However, feature selection to address the efficacy and effectiveness of network intrusion detection methods is extremely important. In this research study, we analyzed two variations of the clustering-based detection method, e.g., not density-based clustering and density-based clustering. We applied the wrapper method and the hybrid approach (filter–wrapper) and compared the performance of DDoS attack detection methods. We examined whether incorporating supervised learning against a clustering approach that included not density-based and density-based approaches in the wrapper method would impact the performance of the detection methods. Given the results of the two experiments, we found that incorporating the clustering approach in the wrapper method had a greater impact on the performance of clustering-based DDoS attack detection methods in terms of lowering the false positive rates. The one-way ANOVA analyses show statistical significance in that regard.

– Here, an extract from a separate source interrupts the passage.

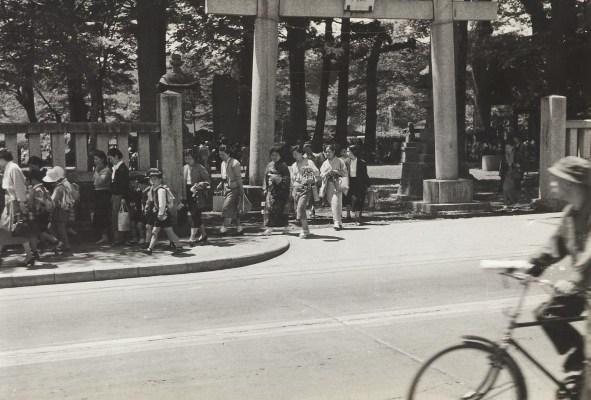 八坂神社鳥居前 1956 - 遠足へ向かう親子連れ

We were also able to obtain a false positive rate of 0.000 in several cases. The first case was when we incorporated a density clustering-based wrapper method using SimpleKMeans in not density-based clustering, using SimpleKMeans to identify DDoS attacks. The second two cases were when we applied a not density-clustering-based hybrid method using Information Gain and SimpleKMeans for feature selection. They occurred when we used density-based and not density-based clustering using EM in attack detection. The fourth case was when we applied a density-clustering-based hybrid method using ChiSquared and SimpleKMeans for not density-based clustering using SimpleKMeans in DDoS attack detection. The fifth case was when we incorporated a density-clustering-based-hybrid method using Information Gain and EM prior to not density-based clustering using EM. The sixth and final case was when we applied a density-clustering-based hybrid method using Information Gain and SimpleKMeans prior to not density-based clustering using SimpleKMeans in DDoS attack detection. In all of the considered cases of applying supervised learning algorithms in the wrapper method, the DDoS attack detection methods were not able to obtain a false positive rate of 0.000. In general, the clustering algorithms are effective techniques that categorize data using the centroid or the mean of a data point. In this case, similar network traffic data points that are considered normal are in one group, while similar data points that are of DDoS attack events are categorized in another group.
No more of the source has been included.